Pearson correlation test [49] is used to determine the relevance of different features to the time-series features that need to be predicted. The Pearson correlation is mainly used to describe the degree of linear correlation between variables. The Pearson correlation coefficient is calculated as the quotient of the covariance $E\left(XY\right)-E\left(X\right)E\left(Y\right)$ of variable $X$ and variable $Y$ divided by the standard deviation of the two variables, as shown in Equation (3):

$${\rho }_{X,Y}=\frac{E(XY)-E(X)E(Y)}{\sqrt{E\left(X^2\right)-{(E(X))}^2}\sqrt{E\left(Y^2\right)-{(E(Y))}^2}},$$

(3)

where $\rho$ is the correlation coefficient of variable $X$ and variable $Y$, and its absolute value is equal to 1. A correlation coefficient of 1 indicates that the two variables are strongly positively correlated and Y increases as $X$ increases; a coefficient of −1 indicates that the two variables are strongly negatively correlated and $Y$ decreases as $X$ increases; a coefficient of 0 indicates that there is no correlation between the two variables.

In this paper, we used the Pearson correlation test for relevant multifactor water quality characteristics, and final test results are shown in

Table 2. Pearson correlation feature screening results of water quality time series.

	Temp	EC	pH	DO	Turbidity	Chl-a
Temp	1	−0.247	−0.153	−0.411	0.248	0.403
EC	−0.247	1	0.056	−0.091	−0.453	−0.301
pH	−0.153	0.056	1	0.430	−0.085	0.054
DO	−0.411	−0.091	0.430	1	0.053	0.209
Turbidity	0.248	−0.453	−0.085	−0.053	1	0.468
Chl-a	0.403	−0.301	0.054	0.209	0.468	1

.

According to Table 2, the main element characteristics related to the water quality prediction index DO are pH, Chl-a, and Temp. The water quality prediction of multiple elements mainly considers these factors as the input characteristics.

2.4. Outlier Detection

Water quality monitoring stations are often affected by environmental changes and instrument failures in the process of data collection, resulting in missing data and data anomalies, which can have a serious impact on the subsequent model predictions. In this experiment, the detected anomalous values are considered as missing values, and linear interpolation is used to complete the data. Usually, outliers can be identified with the help of graphical methods (box-line plots and normal distribution plots) and modeling methods (linear regression, clustering algorithms, and K-nearest neighbor algorithms). This experiment used the box-line plot method to identify outliers.

The box-line plot technique [50] actually used the quantile of the data to identify the outliers among them. The graph is a typical statistical graph, which is widely used in both academia and industry. The shape of the box-line plot is characterized as shown in Figure 3.

### Available data
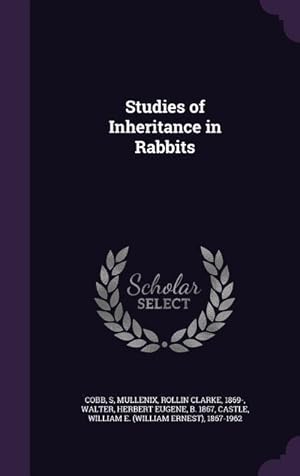 Imagen del vendedor de Studies of Inheritance in Rabbits a la venta por moluna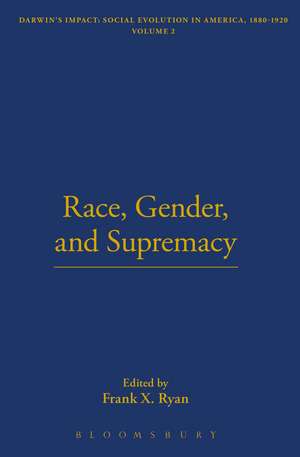 Race, Gender, and Supremacy de Frank X. Ryan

### Instructions to follow
Print, word for word, the section of the Pearson correlation passage above that starts with the words containing "Water quality monitoring" and finishes with "to identify outliers.".

### Answer box
Water quality monitoring stations are often affected by environmental changes and instrument failures in the process of data collection, resulting in missing data and data anomalies, which can have a serious impact on the subsequent model predictions. In this experiment, the detected anomalous values are considered as missing values, and linear interpolation is used to complete the data. Usually, outliers can be identified with the help of graphical methods (box-line plots and normal distribution plots) and modeling methods (linear regression, clustering algorithms, and K-nearest neighbor algorithms). This experiment used the box-line plot method to identify outliers.